Formation

15 questions clefs sur le dispositif de transitions collectives

11/01/2021

Qui sont les salariés éligibles ? Comment les entreprises peuvent-elles y adhérer ? Avec quels financements ? Une circulaire ministérielle va être transmise aux Direccte cette semaine pour détailler les modalités du nouveau dispositif “Transitions collectives”, destiné à faciliter les reconversions professionnelles.

Le dispositif “transitions collectives” ou “Transco”, finalisé à l’occasion d’une réunion entre le ministère du Travail et les partenaires, le 6 janvier, devrait être opérationnel dès février. Imaginé dans le cadre du Plan de relance, il est censé faciliter les reconversions des salariés occupant des emplois menacés vers des métiers porteurs. Les entreprises, toutes tailles confondues, devront, en amont, conclure un accord de GEPP (gestion des emplois et des parcours professionnels). Un projet d’instruction ministérielle, que nous nous sommes procuré, va être transmise aux Direccte cette semaine pour encadrer ce nouveau dispositif, conçu comme une arme anti-chômage. Le détail des modalités.

1) Quel est l’objectif du dispositif “Transitions collectives” ?

Il vise à favoriser la mobilité professionnelle, en organisant, dans chaque bassin d’emploi, des passerelles entre les entreprises en difficultés et les secteurs et entreprises qui ont des besoins en recrutements. Et ce, sans actionner le levier d’un PSE. Concrètement, “Transco” permet de former pendant 24 mois (ou 2 400 heures) maximum des salariés occupant des métiers à risque afin de les orienter vers des métiers porteurs, sans passer par la case chômage. La formation doit déboucher sur une formation certifiante : une certification professionnelle enregistrée au répertoire national des certifications professionnelles (RNCP) ; l’acquisition d’un ou plusieurs bloc(s) de compétences d’une certification enregistrée, une certification enregistrée au répertoire spécifique (RS), la valorisation de l’acquis et de l’expérience (VAE).

2) A partir de quand sera-t-il opérationnel?

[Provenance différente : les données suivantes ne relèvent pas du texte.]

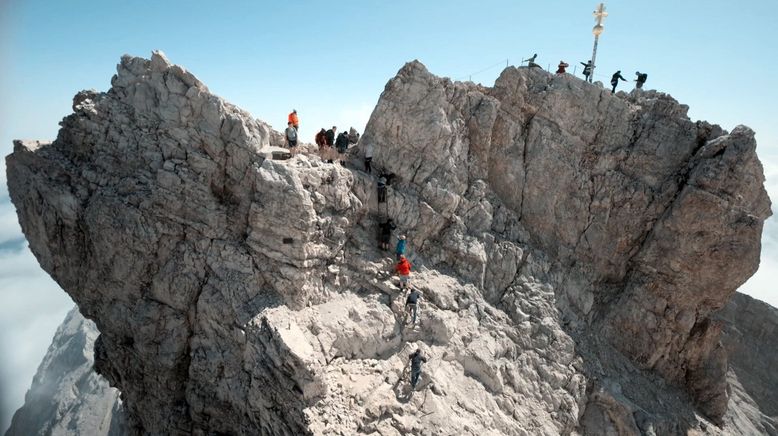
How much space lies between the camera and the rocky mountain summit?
16.4 m

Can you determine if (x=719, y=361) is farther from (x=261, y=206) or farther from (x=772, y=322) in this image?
(x=261, y=206)

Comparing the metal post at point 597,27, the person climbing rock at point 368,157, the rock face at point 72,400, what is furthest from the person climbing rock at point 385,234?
the rock face at point 72,400

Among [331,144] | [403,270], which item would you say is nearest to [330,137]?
[331,144]

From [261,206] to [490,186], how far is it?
12.3 meters

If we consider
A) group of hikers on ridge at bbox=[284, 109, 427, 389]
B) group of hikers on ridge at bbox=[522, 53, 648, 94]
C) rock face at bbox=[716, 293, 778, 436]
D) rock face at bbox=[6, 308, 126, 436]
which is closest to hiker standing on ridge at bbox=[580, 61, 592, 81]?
group of hikers on ridge at bbox=[522, 53, 648, 94]

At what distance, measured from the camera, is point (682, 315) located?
22453 mm

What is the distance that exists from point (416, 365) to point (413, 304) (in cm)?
251

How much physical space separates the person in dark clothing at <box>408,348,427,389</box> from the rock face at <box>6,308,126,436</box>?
33701 mm

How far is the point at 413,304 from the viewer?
17516mm

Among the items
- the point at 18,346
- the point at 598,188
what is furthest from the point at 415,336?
the point at 18,346

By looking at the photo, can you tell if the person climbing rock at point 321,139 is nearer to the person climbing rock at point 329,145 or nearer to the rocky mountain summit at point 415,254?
the person climbing rock at point 329,145

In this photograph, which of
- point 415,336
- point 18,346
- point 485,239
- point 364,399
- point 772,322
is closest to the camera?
point 364,399

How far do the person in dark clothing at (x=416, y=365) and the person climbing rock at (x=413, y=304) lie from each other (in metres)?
1.85

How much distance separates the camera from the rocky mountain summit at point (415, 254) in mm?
16375
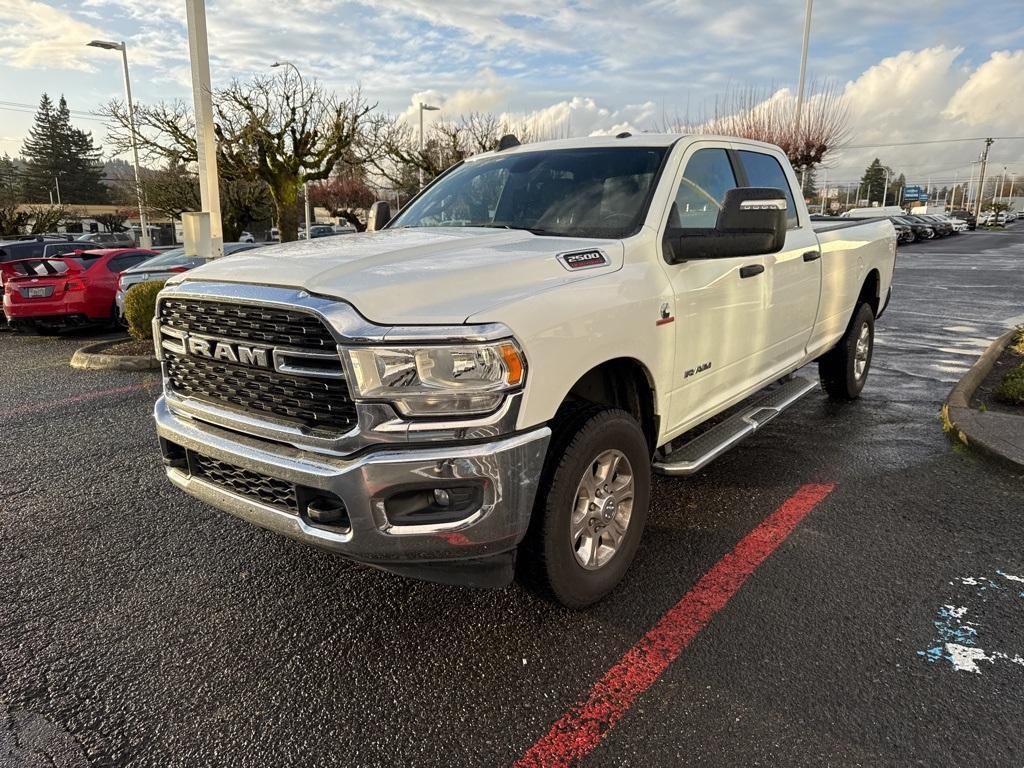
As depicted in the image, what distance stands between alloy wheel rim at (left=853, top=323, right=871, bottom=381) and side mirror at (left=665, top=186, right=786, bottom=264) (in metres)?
3.13

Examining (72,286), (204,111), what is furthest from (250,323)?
(72,286)

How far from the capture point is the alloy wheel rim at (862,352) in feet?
19.7

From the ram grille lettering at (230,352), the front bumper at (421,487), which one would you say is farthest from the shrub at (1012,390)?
the ram grille lettering at (230,352)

Le ministère du Travail espère lancer le dispositif début février. Il se déploiera via des “plateformes territoriales” qui mettront en relation les entreprises dont les emplois sont menacés et celles qui recrutent. De telles plateformes existent déjà sur certains territoires, par exemple pour faciliter le prêt de main-d’œuvre.

3) Quelles sont les secteurs et les régions concernés ?

Le ministère du Tavail devrait identifier dans les prochains jours une vingtaine de territoires pilotes, bassins d’emploi ou collectivités locales, pour expérimenter le dispositif parmi une centaine de candidatures reçues à la suite du lancement de l’appel à manifestation d’intérêt le 28 novembre dernier. Certains projets sont portés par des branches professionnelles, des entreprises, des groupements d’entreprises. D’autres sont soutenus par des Associations transitions pro (ex commissions paritaires interprofessionnelles régionales), des Direccte, des collectivités locales ou enore des organisations syndicales et patronales. Dans la région Centre Val-de-Loire, par exemple, un projet “très intéressant”, selon le minsitère du Travail, est soutenu par un consortium regroupant la Direccte, la région, l’Agence de développement économique, des opérateurs de compétences, des grandes entreprises, l’Apec, Pôle Emploi ainsi que l’association Carif-Oref du territoire.

Seuls quelques projets “ne répondant pas du tout au cahier des charges” ont été écartés, émanant le plus souvent d’organismes de formation. 

4) Comment la liste des métiers porteurs est-elle établie ?

Ce sont les Crefop (comités régionaux de l’emploi, de la formation et de l’orientation professionnelles), des organismes quadripartites (qui réunissent le préfet, la DGEFP, délégation générale à l’emploi et à la formation professionnelle, et les partenaires sociaux) qui sont chargés d’identifier sur le terrain les métiers d’avenir. Il peut notamment s’agir des métiers en difficulté de recrutement (aides-soignants, aides à domicile…).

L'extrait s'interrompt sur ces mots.